TEXT PASSAGE.
Objective: To determine whether a multicomponent intervention based on physical activity with technological support and nutritional counselling prevents mobility disability in older adults with physical frailty and sarcopenia.

Design: Evaluator blinded, randomised controlled trial.

Setting:16 clinical sites across 11 European countries, January 2016 to 31 October 2019.

Participants: 1519 community dwelling men and women aged 70 years or older with physical frailty and sarcopenia, operationalised as the co-occurrence of low functional status, defined as a short physical performance battery (SPPB) score of 3 to 9, low appendicular lean mass, and ability to independently walk 400 m. 760 participants were randomised to a multicomponent intervention and 759 received education on healthy ageing (controls).

DATA SEGMENT.
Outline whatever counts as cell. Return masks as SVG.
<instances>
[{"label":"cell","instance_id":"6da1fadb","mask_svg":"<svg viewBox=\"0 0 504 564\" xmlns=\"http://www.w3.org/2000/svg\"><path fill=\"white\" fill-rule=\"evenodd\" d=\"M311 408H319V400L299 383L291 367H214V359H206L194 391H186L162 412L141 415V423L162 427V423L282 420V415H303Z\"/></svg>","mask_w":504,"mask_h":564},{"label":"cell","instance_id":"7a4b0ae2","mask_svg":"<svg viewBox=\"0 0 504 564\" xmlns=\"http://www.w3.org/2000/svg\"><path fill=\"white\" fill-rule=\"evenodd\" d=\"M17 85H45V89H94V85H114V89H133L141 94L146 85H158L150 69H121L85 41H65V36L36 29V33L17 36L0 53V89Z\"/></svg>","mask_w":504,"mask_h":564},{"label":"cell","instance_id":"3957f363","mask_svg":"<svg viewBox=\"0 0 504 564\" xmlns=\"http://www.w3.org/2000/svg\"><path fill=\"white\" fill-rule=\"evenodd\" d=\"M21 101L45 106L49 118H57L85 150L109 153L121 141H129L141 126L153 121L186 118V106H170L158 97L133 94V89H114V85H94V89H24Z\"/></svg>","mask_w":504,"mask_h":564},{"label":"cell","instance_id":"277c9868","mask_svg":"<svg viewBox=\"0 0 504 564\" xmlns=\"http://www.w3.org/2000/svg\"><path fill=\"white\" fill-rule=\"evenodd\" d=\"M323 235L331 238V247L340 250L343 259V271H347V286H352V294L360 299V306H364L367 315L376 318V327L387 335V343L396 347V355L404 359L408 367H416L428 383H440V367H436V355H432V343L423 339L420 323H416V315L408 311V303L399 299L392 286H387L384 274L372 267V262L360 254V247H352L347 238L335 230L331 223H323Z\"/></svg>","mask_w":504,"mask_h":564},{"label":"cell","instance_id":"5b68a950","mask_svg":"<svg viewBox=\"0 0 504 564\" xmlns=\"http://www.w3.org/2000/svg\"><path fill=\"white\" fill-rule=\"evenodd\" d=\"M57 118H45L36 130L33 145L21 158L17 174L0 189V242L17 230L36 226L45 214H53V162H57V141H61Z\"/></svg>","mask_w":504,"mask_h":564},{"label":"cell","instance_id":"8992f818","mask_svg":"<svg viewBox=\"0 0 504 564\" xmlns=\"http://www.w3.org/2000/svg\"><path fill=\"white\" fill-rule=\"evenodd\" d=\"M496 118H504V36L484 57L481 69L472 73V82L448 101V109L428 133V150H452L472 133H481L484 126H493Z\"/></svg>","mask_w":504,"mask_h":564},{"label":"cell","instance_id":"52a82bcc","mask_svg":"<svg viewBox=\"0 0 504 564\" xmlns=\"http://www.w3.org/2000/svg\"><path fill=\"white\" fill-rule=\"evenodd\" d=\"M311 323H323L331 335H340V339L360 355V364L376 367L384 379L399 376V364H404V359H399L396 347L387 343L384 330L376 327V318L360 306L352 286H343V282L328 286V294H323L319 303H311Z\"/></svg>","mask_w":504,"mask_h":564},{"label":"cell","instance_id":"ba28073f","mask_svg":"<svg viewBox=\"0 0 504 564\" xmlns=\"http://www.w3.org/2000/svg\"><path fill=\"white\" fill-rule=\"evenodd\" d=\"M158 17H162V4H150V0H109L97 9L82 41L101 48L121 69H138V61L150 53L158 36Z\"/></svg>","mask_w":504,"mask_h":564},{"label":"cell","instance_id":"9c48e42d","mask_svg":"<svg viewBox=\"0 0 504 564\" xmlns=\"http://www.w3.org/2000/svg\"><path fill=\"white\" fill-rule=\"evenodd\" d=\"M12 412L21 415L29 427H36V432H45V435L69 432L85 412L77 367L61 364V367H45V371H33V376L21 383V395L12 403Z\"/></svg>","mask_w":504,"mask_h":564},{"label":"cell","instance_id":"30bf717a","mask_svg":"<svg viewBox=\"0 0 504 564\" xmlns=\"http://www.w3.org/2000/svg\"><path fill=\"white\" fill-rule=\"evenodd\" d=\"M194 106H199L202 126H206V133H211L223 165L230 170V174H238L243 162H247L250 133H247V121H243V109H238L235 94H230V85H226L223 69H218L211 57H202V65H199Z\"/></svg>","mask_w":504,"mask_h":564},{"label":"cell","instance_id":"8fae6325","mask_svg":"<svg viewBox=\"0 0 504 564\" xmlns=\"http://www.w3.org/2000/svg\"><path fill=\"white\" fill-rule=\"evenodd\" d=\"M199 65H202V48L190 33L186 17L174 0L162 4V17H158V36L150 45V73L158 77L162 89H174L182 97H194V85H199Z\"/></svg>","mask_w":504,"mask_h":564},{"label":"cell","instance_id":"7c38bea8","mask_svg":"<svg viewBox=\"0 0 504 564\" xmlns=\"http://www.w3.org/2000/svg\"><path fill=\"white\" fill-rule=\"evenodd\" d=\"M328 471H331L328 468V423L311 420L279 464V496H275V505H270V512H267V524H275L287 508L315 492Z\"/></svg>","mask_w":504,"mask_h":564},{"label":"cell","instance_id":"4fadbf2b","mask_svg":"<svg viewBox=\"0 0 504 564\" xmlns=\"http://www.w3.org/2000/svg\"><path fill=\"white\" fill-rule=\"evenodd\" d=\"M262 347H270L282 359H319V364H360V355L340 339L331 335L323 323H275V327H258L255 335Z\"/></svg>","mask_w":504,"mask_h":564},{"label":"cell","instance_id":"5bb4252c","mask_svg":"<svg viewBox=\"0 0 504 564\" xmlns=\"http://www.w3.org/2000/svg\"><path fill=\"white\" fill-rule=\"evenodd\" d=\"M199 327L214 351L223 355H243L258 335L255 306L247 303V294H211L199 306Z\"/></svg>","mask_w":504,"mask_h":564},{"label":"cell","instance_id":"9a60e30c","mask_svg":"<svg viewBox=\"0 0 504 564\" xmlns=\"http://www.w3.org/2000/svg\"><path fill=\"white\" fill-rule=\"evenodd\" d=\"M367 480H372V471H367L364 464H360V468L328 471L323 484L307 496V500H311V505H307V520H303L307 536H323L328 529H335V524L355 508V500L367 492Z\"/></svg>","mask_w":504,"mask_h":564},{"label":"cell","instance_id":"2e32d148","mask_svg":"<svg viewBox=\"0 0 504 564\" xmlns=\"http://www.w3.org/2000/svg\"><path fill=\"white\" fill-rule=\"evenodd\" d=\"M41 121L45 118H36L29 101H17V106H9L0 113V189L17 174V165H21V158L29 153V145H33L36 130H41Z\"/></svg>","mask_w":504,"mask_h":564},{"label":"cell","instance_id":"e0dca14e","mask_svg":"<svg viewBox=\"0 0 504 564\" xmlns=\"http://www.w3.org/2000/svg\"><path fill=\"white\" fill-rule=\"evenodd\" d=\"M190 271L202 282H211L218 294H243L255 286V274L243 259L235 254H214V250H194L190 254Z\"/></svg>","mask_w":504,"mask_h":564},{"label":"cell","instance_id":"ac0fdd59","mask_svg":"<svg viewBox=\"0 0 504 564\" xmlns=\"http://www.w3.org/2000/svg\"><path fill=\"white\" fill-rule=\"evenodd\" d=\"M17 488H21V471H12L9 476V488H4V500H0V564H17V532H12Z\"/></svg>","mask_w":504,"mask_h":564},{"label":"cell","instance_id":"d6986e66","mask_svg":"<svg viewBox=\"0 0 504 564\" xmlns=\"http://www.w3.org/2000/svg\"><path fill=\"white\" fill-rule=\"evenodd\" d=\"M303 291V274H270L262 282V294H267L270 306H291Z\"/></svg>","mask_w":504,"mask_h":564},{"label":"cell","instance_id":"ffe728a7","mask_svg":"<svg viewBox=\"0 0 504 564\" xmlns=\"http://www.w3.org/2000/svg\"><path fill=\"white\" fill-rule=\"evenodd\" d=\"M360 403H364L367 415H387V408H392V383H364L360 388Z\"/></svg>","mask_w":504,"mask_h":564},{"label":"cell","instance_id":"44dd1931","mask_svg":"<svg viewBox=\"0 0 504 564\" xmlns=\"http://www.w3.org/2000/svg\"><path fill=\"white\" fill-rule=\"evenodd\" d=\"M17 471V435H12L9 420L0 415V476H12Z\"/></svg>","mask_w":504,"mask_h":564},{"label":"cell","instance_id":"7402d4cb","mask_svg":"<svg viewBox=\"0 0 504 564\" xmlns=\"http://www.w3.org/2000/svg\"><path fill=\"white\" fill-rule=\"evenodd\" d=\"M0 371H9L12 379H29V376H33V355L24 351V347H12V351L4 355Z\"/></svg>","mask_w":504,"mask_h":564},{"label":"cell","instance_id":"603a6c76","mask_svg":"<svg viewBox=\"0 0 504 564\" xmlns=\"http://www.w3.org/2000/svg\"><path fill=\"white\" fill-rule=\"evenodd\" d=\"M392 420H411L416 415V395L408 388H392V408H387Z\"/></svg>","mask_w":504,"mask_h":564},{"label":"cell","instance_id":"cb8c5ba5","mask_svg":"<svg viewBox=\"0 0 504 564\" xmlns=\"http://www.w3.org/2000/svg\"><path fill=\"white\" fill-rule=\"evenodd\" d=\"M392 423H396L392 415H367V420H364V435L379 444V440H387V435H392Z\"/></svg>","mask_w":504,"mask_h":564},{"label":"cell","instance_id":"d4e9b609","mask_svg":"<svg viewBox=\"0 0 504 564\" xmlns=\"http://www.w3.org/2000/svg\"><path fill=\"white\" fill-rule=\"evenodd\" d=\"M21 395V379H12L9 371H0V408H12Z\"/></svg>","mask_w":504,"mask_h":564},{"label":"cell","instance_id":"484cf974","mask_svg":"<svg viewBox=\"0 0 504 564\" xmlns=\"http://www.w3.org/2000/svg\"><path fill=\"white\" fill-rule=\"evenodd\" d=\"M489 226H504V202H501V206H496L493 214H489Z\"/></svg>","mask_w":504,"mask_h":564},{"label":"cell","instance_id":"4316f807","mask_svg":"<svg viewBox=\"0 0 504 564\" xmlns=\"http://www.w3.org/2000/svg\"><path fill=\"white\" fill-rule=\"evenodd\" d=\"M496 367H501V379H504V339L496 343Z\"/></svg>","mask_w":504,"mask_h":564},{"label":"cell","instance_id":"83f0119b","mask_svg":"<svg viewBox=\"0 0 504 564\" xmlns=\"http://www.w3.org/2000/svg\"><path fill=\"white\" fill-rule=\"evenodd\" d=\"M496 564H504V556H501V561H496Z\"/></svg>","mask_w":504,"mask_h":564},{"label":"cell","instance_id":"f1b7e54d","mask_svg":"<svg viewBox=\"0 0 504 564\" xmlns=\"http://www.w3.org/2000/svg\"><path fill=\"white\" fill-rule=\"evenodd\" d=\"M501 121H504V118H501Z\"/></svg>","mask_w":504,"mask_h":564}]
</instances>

WHAT TO DO. According to the trial summary, how many clinical sites took part in the study?

EXERCISE ANSWER. 16 clinical sites across 11 European countries.